Princípios
liberais são: a absoluta soberania do individuo com inteira
independência de Deus e da sua autoridade; soberania da sociedade
com absoluta independência do que não provenha dela mesma;
soberania nacional, isto é, o direito do povo para legislar e
governar-se com absoluta independência de todo o critério que não
seja o da sua própria vontade.
D.
Félix Sardá y Salvany [1]
***
Friedrich
von Hayek seguindo a tradição clássica liberal, apresenta a
liberdade como a “independência da vontade arbitrária de outrem”
[2]. Obviamente, esta definição é muito vaga para definir um
conceito tão complexo e explorado por tantas doutrinas diferentes
como é o conceito de liberdade, entretanto, este parece ser o
conceito mais evocado entre os pensadores liberais.
Mas
antes de fazer desta liberdade o suprassumo da existência, é
necessário compreender o que ela significa na prática. Tal tarefa
nunca foi tão simples, de modo que na língua inglesa, (língua
materna do liberalismo) existem dois termos para se referir a
liberdade: freedom e liberty.
Por
que duas palavras para se referir a mesma realidade? Todos os grandes
pensadores ocidentais, especialmente os ingleses, que se dedicaram a
esta questão, notaram que haviam muitas noções de liberdade
entranhadas no imaginário popular, mas, especificamente dois
conceitos eram os mais comuns. Um deles se referia ao estado de
liberdade de limitações de ordem legal; ou ausência de
intervenções na vida das pessoas por autoridades arbitrárias, a
que convencionaram chamar liberty. A outra se referia a uma
certa autonomia individual em relação, tanto a autoridade
arbitrária, quanto a prescrições morais ou intervenções de
quaisquer natureza na vida publica ou privada, a que chamaram
freedom.
Foi
a esta primeira palavra, liberty, que se referiu Hayek ao
definir a liberdade como “a independência da vontade arbitrária
de outrem”; e a ela se referiu John Stuart Mill ao escrever seu
famoso ensaio On liberty (1869), um dos fundamentos teóricos
do liberalismo clássico.
Portanto,
a liberdade que norteia o liberalismo não é a liberdade interior
expressa na teologia católica; nem a liberdade naturalista e
descompromissada dos hippies; mas a liberdade civil ou social
dos indivíduos, que lhes permitem tomarem decisões sobre suas
próprias vidas sem sofrer intervenções de qualquer autoridade por
conta destas decisões.
Mas,
e se essas decisões forem prejudiciais ao individuo que as adota?
Não seria um ato de caridade intervir de alguma forma para impedir a
sua tragédia pessoal? Stuart Mill responde a esta interrogação da
seguinte forma: “Sobre si mesmo, sobre seu próprio corpo e sua
mente, o individuo é soberano”. E algumas linhas adiante,
continua: “O único propósito com o qual se legitima o exercício
do poder sobre algum membro de uma comunidade civilizada contra a sua
vontade, é impedir dano a outrem. O próprio bem do individuo,
seja material, seja moral, não constitui justificação suficiente”.

•••

__TAREFA BREVE 1__. Diga se cada afirmação concorda com o texto sobre a liberdade, respondendo sim ou não e citando as palavras do texto que decidem a questão: (a) o termo freedom designa a ausência de intervenções de autoridades arbitrárias na vida das pessoas; (b) ao definir a liberdade, Hayek se referiu à palavra liberty; (c) para Stuart Mill, o próprio bem do indivíduo basta para justificar o exercício do poder sobre ele contra a sua vontade.
__TAREFA BREVE 2__. Por favor, reproduza do texto sobre a liberdade o trecho de "[2]. Obviamente, esta" até "freedom e liberty.".
Os dados têm origem em outra fonte.

__DADOS DISPONÍVEIS__.
•••

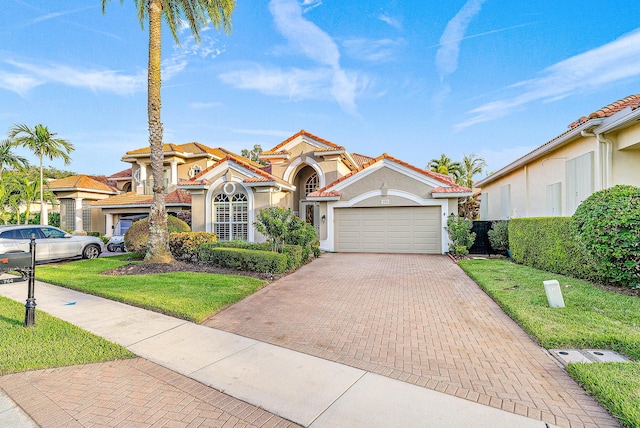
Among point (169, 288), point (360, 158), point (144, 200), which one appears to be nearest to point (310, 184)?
point (360, 158)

•••

__RESPOSTA ESPERADA 1__.
(a) Não: "ou ausência de intervenções na vida das pessoas por autoridades arbitrárias, a que convencionaram chamar liberty".
(b) Sim: "Foi a esta primeira palavra, liberty, que se referiu Hayek ao definir a liberdade".
(c) Não: "O próprio bem do individuo, seja material, seja moral, não constitui justificação suficiente".

__RESPOSTA ESPERADA 2__.
[2]. Obviamente, esta definição é muito vaga para definir um
conceito tão complexo e explorado por tantas doutrinas diferentes
como é o conceito de liberdade, entretanto, este parece ser o
conceito mais evocado entre os pensadores liberais.
Mas
antes de fazer desta liberdade o suprassumo da existência, é
necessário compreender o que ela significa na prática. Tal tarefa
nunca foi tão simples, de modo que na língua inglesa, (língua
materna do liberalismo) existem dois termos para se referir a
liberdade: freedom e liberty.